Scientists uncover the cellular mechanisms behind fish colour patterns

Bitterfing (Rhodeus ocelatus) | Wikipedia

Colour patterns in fish are a combination of pigment cells, genetic control, and the interactions that occur between them. These patterns play crucial roles in communication, camouflage, mate choice, and species recognition.

A team of researchers from China has now identified how different pigment cells interact to create the striking colour patterns of the bitterling (Rhodeus ocelatus), a freshwater fish widely distributed in East Asia and often used as a model species in ecological and evolutionary studies.

The study, published in Frontiers in Cell and Developmental Biology, shows how melanophores (black/brown pigments), iridophores (reflective/iridescent pigments), and xanthophores (yellow pigments) are organised and rearranged during development to form the fish’s characteristic patterns.

According to the authors, “colouration in fish is formed by the interactions among different types of pigment cells, such as melanophores, iridophores, and xanthophores.” The researchers emphasise that these patterns are not the result of isolated cells acting independently, but of continuous communication and balance between them. They conclude that “interactions between pigment cells are essential for the maintenance and alteration of the colour patterns.”

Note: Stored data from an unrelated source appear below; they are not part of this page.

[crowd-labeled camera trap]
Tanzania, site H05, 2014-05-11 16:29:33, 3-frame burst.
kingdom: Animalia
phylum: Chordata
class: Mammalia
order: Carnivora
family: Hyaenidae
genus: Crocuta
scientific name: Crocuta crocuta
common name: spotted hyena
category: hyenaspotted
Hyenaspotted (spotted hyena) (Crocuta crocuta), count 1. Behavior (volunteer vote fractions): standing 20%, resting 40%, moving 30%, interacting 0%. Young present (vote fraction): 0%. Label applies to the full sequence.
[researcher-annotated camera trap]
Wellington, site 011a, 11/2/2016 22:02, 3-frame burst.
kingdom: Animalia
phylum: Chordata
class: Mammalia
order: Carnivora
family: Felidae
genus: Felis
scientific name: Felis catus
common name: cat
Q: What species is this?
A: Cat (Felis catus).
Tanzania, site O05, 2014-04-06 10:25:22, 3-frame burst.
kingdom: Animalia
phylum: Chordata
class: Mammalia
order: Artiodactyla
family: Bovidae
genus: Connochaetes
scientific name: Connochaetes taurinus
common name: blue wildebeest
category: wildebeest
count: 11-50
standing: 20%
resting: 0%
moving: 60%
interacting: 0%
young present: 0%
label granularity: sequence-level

Using advanced imaging and cell-tracking techniques, the team demonstrated how the distribution and movement of these cells shape the visible stripes and patches of R. ocelatus. This discovery highlights the bitterling as a valuable model for studying vertebrate pigmentation. As the authors note: “Our findings suggest that Rhodeus ocelatus could serve as a valuable resource to better understand pigment cell biology.”

Beyond its biological interest, the research provides insights directly relevant to aquaculture. In ornamental fish farming, colour patterns are a key factor in market value. A deeper understanding of the mechanisms regulating pigmentation could help optimise breeding strategies and improve fish welfare, as stress, diet, and environmental conditions also influence pigment expression.

This study is useful to better understand the genetic and cellular basis of fish colouration, while also offering perspectives that connect fundamental biology with practical applications in aquaculture, ornamental breeding, and biomedical research.